• [EXERCISE] Copy every record exactly, and keep the pictures out.

Scene-based spatial questions:
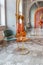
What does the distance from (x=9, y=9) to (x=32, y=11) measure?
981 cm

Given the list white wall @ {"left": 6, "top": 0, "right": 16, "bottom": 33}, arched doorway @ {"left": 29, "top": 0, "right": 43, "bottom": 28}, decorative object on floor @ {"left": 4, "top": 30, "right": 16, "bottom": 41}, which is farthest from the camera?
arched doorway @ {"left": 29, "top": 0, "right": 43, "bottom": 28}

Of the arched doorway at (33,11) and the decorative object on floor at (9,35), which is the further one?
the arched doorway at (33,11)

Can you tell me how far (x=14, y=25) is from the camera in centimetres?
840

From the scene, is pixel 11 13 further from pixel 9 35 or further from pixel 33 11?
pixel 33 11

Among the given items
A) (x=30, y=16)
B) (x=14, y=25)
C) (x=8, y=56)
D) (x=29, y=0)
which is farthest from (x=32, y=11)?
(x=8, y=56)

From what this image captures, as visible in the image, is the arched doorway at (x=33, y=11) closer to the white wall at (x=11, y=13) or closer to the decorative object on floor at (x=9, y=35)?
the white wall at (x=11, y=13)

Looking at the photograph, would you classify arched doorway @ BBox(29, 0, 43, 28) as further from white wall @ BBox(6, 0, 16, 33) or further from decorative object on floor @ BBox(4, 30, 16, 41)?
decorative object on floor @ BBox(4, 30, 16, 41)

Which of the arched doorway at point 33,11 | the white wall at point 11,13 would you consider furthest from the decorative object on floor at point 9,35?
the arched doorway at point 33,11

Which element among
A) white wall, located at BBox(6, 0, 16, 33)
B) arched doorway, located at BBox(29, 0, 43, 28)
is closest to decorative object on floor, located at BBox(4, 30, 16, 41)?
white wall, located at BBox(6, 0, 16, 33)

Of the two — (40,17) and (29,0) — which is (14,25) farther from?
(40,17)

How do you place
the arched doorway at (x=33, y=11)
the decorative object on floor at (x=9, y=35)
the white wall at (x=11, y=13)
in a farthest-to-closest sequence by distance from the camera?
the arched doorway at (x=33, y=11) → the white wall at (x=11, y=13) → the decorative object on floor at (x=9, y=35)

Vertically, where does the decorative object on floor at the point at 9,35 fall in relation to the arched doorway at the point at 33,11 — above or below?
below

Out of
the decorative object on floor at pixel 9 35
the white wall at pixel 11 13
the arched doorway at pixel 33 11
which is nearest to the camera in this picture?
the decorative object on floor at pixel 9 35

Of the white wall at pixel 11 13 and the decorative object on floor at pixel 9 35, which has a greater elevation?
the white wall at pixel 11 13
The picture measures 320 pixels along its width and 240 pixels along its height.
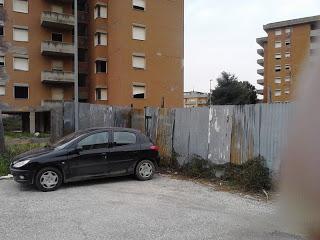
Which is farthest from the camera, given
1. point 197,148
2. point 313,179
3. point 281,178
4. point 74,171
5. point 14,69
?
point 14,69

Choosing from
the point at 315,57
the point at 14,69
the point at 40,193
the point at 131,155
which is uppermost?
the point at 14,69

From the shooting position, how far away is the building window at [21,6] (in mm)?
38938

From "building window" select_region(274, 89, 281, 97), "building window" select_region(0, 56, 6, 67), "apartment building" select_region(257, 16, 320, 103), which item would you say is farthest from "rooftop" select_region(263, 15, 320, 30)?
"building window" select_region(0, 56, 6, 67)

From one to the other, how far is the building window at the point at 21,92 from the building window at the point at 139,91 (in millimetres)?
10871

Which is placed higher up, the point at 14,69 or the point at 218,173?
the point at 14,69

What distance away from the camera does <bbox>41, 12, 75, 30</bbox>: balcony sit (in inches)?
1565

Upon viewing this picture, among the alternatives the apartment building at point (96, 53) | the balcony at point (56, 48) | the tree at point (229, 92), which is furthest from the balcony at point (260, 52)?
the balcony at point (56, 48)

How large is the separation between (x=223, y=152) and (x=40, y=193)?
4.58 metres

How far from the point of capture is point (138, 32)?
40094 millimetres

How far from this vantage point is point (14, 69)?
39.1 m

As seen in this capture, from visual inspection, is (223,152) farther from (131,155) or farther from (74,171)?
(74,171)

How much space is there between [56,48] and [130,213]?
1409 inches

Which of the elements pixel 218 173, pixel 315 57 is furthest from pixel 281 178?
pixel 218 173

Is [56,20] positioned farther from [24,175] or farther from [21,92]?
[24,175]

• [EXERCISE RESULT]
What does the distance from (x=9, y=9) to (x=32, y=11) measure?
981 cm

Given the list white wall @ {"left": 6, "top": 0, "right": 16, "bottom": 33}, arched doorway @ {"left": 29, "top": 0, "right": 43, "bottom": 28}, decorative object on floor @ {"left": 4, "top": 30, "right": 16, "bottom": 41}, which is farthest from the camera?
arched doorway @ {"left": 29, "top": 0, "right": 43, "bottom": 28}

Of the arched doorway at (33,11) and the decorative object on floor at (9,35), which is the further one?
the arched doorway at (33,11)

Can you tell me how far (x=14, y=25) is from the camera in centimetres?
840

From the scene, is pixel 11 13 further from pixel 9 35 or further from pixel 33 11?
pixel 33 11

Among the given items
A) (x=30, y=16)
B) (x=14, y=25)
C) (x=8, y=56)
D) (x=29, y=0)
which is farthest from (x=32, y=11)?
(x=8, y=56)

From what this image captures, as visible in the image, is the arched doorway at (x=33, y=11) closer to the white wall at (x=11, y=13) or closer to the decorative object on floor at (x=9, y=35)?
the white wall at (x=11, y=13)

Looking at the photograph, would you classify arched doorway @ BBox(29, 0, 43, 28) as further from white wall @ BBox(6, 0, 16, 33) or further from decorative object on floor @ BBox(4, 30, 16, 41)?
decorative object on floor @ BBox(4, 30, 16, 41)

Which of the arched doorway at point 33,11 | the white wall at point 11,13 would you consider furthest from the decorative object on floor at point 9,35?
the arched doorway at point 33,11

Which element among
A) white wall, located at BBox(6, 0, 16, 33)
B) arched doorway, located at BBox(29, 0, 43, 28)
is closest to decorative object on floor, located at BBox(4, 30, 16, 41)?
white wall, located at BBox(6, 0, 16, 33)

Of the two — (40,17) and (29,0) — which is (14,25) farther from?
(40,17)

How do you place
the arched doorway at (x=33, y=11)
the decorative object on floor at (x=9, y=35)
the white wall at (x=11, y=13)
in a farthest-to-closest sequence by distance from the camera?
the arched doorway at (x=33, y=11) → the white wall at (x=11, y=13) → the decorative object on floor at (x=9, y=35)

Vertically, where does the decorative object on floor at the point at 9,35 fall in relation to the arched doorway at the point at 33,11 — above or below?
below

Out of
the decorative object on floor at pixel 9 35
the white wall at pixel 11 13
the arched doorway at pixel 33 11
which is nearest to the camera in this picture?
the decorative object on floor at pixel 9 35

Of the white wall at pixel 11 13 and the decorative object on floor at pixel 9 35, which has a greater elevation?
the white wall at pixel 11 13
The picture measures 320 pixels along its width and 240 pixels along its height.
Which is farthest from the camera, given
1. point 197,148
2. point 313,179
3. point 281,178
4. point 74,171
5. point 14,69
?
point 14,69

Choosing from
the point at 315,57
the point at 14,69
the point at 40,193
the point at 131,155
which is uppermost?
the point at 14,69

From the shooting position, how far away is the building window at [21,6] (in mm)?
38938

From "building window" select_region(274, 89, 281, 97), "building window" select_region(0, 56, 6, 67), "apartment building" select_region(257, 16, 320, 103), which item would you say is farthest from "rooftop" select_region(263, 15, 320, 30)?
"building window" select_region(0, 56, 6, 67)

From one to the other, how far is the building window at the point at 21,92 from the building window at the point at 139,91 (in millimetres)?
10871

Which is placed higher up, the point at 14,69 or the point at 218,173?
the point at 14,69

What distance away from the camera does <bbox>41, 12, 75, 30</bbox>: balcony sit (in inches)?
1565

Upon viewing this picture, among the alternatives the apartment building at point (96, 53) | the balcony at point (56, 48) | the tree at point (229, 92), which is furthest from the balcony at point (260, 52)?
the balcony at point (56, 48)

How large is the separation between (x=223, y=152) and (x=40, y=193)?
4.58 metres

How far from the point of capture is point (138, 32)?
40094 millimetres

How far from this vantage point is point (14, 69)?
39.1 m

As seen in this capture, from visual inspection, is (223,152) farther from (131,155) or farther from (74,171)?
(74,171)

How much space is there between [56,48] and [130,213]?
1409 inches

Which of the elements pixel 218 173, pixel 315 57 is furthest from pixel 281 178?
pixel 218 173

Is [56,20] positioned farther from [24,175] or farther from [21,92]?
[24,175]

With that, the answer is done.